**Assignment:**
When you reach the line containing "2. AINEISTO JA TUTKIMUSMENETELMÄT", include it and stop; until then, return each line of the material exactly, starting with the first.

**Entries provided:**
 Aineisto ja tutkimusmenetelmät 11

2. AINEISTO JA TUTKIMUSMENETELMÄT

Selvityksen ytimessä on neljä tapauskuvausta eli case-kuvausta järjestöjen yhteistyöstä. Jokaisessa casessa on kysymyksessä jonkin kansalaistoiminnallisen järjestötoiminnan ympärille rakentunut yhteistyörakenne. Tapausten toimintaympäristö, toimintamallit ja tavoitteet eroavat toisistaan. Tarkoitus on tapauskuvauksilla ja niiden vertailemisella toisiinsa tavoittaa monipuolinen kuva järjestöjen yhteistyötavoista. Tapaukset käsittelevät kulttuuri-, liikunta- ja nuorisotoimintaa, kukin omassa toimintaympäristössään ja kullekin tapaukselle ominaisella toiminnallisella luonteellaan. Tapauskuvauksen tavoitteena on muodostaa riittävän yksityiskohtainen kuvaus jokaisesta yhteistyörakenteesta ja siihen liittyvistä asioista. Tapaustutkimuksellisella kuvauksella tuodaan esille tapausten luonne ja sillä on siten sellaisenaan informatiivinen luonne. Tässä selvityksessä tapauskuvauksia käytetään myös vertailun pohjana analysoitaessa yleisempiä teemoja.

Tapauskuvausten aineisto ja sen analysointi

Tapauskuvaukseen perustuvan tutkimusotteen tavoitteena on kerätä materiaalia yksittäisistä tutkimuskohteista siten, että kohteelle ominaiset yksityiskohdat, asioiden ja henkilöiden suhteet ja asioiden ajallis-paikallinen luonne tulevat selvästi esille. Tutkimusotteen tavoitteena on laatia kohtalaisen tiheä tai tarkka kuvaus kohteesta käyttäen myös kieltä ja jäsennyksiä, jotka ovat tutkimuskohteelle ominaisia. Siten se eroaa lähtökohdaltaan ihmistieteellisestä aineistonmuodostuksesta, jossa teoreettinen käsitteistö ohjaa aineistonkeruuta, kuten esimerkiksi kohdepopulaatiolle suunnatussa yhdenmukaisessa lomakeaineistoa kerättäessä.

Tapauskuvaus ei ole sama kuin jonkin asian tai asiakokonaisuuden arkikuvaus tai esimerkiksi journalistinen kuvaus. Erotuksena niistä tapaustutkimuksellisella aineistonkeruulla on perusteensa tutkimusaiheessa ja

**Solved exercise:**
 Aineisto ja tutkimusmenetelmät 11

2. AINEISTO JA TUTKIMUSMENETELMÄT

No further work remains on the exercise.